Vielmehr ist es so, dass wenn man heute alle Flüge verbieten würde, wäre dies der sprichwörtliche Tropfen Wasser auf dem heißen Stein und würde das Problem noch nicht einmal im Ansatz lösen, mit allen negativen Folgen, die es für unsere Gesellschaft auf der Welt hätte. Wie unangenehm ein Leben ohne Luftfahrt ist, haben wir in 2020 erleben dürfen und dies will vermutlich kaum jemand als dauerhafte Lösung vorschlagen. Mehrheitsfähig wäre es zumindest nicht!

Flugscham kann entsprechend keine Lösung sein und in meinen Augen ist es sogar massiv kontraproduktiv, wenn man Flüge zwar immer noch durchführt, sich dann aber dafür schämt.
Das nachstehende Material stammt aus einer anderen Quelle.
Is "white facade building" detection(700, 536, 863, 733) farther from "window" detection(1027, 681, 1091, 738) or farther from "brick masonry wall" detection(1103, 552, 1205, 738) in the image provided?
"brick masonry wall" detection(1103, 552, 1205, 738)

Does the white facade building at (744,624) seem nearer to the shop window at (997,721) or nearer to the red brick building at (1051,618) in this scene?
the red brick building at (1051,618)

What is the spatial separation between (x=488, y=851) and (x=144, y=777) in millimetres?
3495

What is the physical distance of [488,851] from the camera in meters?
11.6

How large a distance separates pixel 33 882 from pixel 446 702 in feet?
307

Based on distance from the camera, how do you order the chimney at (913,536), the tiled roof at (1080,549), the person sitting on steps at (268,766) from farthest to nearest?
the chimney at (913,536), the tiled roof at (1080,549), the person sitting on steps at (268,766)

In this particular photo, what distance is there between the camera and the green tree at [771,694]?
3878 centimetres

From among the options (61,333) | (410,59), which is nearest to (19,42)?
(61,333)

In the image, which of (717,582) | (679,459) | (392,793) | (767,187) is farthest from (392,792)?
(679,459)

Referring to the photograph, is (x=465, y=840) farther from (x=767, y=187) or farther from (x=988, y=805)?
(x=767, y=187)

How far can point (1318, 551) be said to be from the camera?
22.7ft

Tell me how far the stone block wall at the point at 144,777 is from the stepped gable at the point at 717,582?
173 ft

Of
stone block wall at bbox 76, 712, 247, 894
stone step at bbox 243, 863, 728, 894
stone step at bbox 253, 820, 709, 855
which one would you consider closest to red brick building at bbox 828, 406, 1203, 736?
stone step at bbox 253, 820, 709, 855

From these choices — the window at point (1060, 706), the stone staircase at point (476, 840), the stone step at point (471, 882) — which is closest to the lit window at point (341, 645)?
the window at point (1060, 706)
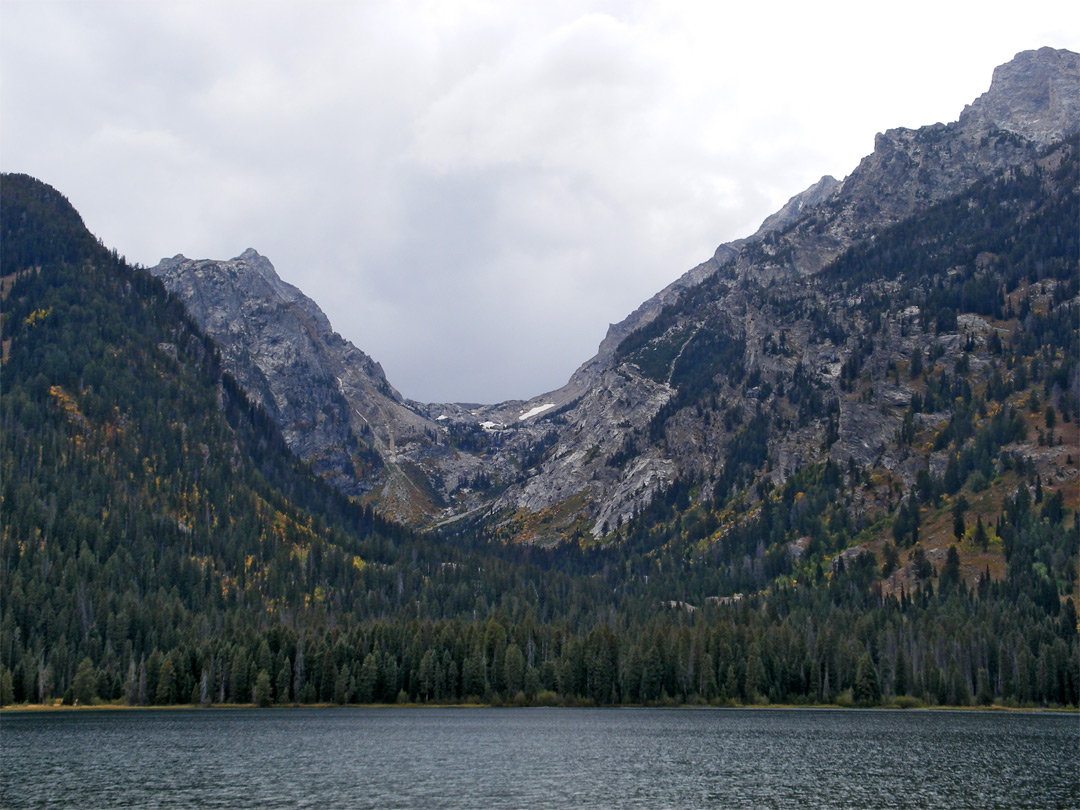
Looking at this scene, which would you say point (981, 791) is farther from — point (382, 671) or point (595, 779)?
point (382, 671)

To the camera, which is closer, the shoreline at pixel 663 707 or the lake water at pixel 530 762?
the lake water at pixel 530 762

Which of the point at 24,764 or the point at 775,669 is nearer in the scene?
the point at 24,764

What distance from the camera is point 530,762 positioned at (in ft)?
305

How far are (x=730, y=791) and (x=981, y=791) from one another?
21427mm

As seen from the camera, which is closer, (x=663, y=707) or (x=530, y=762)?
(x=530, y=762)

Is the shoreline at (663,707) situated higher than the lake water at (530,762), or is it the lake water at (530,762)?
the lake water at (530,762)

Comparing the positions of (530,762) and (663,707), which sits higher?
(530,762)

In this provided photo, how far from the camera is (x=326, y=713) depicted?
503 feet

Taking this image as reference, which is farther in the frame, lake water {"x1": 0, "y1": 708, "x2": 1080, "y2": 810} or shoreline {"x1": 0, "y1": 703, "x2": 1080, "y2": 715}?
shoreline {"x1": 0, "y1": 703, "x2": 1080, "y2": 715}

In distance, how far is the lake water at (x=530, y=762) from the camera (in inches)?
2795

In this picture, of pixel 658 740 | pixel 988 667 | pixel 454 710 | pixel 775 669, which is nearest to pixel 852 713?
pixel 775 669

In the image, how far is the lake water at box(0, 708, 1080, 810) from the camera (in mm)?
71000

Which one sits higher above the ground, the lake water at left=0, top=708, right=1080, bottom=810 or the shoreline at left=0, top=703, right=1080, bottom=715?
the lake water at left=0, top=708, right=1080, bottom=810

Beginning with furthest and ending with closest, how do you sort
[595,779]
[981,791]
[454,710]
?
[454,710], [595,779], [981,791]
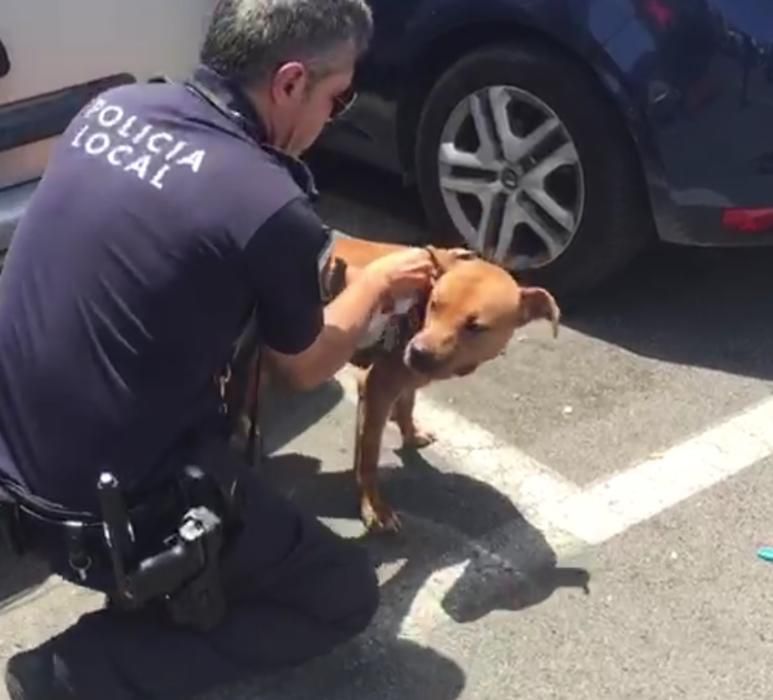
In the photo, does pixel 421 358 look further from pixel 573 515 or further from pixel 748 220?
pixel 748 220

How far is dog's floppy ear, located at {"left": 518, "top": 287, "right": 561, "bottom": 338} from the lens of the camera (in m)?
3.73

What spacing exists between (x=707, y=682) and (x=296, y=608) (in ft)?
2.98

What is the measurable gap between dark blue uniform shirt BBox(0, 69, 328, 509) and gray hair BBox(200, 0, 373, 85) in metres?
0.06

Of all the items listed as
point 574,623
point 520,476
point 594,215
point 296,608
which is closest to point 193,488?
point 296,608

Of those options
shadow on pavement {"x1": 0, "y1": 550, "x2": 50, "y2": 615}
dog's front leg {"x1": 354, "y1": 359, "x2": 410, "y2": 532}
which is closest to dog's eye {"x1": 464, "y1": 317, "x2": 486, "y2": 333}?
dog's front leg {"x1": 354, "y1": 359, "x2": 410, "y2": 532}

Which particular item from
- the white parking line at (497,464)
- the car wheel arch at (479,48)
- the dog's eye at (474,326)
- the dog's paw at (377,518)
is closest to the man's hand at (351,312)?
the dog's eye at (474,326)

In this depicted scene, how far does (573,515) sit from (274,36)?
5.18 feet

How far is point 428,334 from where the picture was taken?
11.9 ft

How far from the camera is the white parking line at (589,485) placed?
3.84 meters

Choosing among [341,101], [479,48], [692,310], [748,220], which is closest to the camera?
[341,101]

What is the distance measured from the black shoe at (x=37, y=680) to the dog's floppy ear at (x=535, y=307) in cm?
136

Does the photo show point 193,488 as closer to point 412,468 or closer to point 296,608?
point 296,608

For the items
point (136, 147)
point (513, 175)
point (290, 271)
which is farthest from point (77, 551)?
point (513, 175)

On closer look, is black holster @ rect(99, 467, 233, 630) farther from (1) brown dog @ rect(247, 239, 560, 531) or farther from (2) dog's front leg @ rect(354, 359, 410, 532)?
(2) dog's front leg @ rect(354, 359, 410, 532)
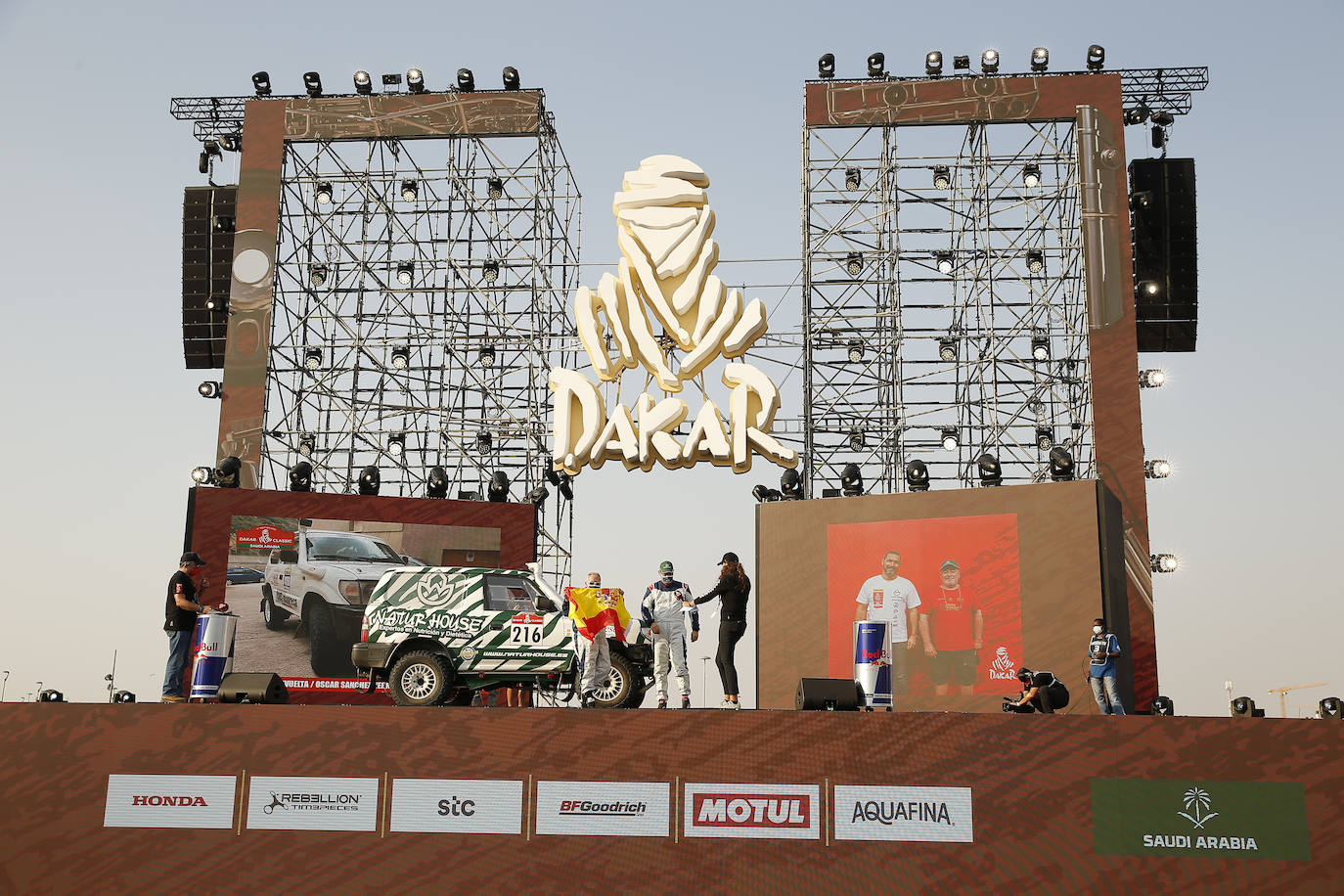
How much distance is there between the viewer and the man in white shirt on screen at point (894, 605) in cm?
1945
Der CO2 Bilanz ist nicht geholfen und man selbst ist mit der Situation nicht glücklich.

Mit bewussten, wertgeschätzten und glücklichen Reisen wird man sicherlich viel weiter im Leben kommen, als mit Flugscham und Reisen von denen nur ja niemand etwas wissen soll.

Gibt es etwas schöneres, als den Kindern die Welt zu zeigen?

Die Luftfahrt muss ihren Teil beitragen!

Nun wird man mich vielleicht für die ersten Absätze in diesen Beitrag steinigen wollen, aber klar ist und bleibt, mit Flugscham hat man nichts gewonnen und vor allem keine Lösung gefunden. Klar ist aber auch, dass die Luftfahrt ihren Beitrag zur CO2 Reduktion beitragen muss und dies geschieht auch.

Airlines auf der ganzen Welt investieren aktuell massiv in moderne Flugzeuge, welche oft bis zu 30 Prozent weniger Treibstoff verbrauchen als die Flugzeuge welche sie ersetzen. Dies allein sorgte auch direkt für die Einsparung von 30% der CO2 Emissionen, verlangt aber auch Milliarden an Investitionen.

Die Boeing 777X auf dem Weg zu ihrem Erstflug. Sie wird deutlich weniger Treibstoff pro Passagier verbrauchen als z.B. eine Boeing 747-400. Foto: Boeing

Darüber hinaus investiert man in die Produktion und Entwicklung von synthetischen Kraftstoffen, welche in der Zukunft wohl eine entscheidende Rolle spielen werden, aber auch das Thema Carbon Capture wird von Airlines aktiv voran getrieben. Hier wird wohl ein großer Teil der Lösung liegen: Effizienz, nachhaltige Treibstoffe und Carbon Capture.

Auch wenn man es vor allem in der Politik nicht gerne hört, in der Luftfahrt glaubt niemand wirklich daran, dass Elektro Passagierflugzeuge und Wasserstoffjets wirklich eine bedeutende Rolle spielen werden, wenn man bis 2050 CO2 neutral sein will.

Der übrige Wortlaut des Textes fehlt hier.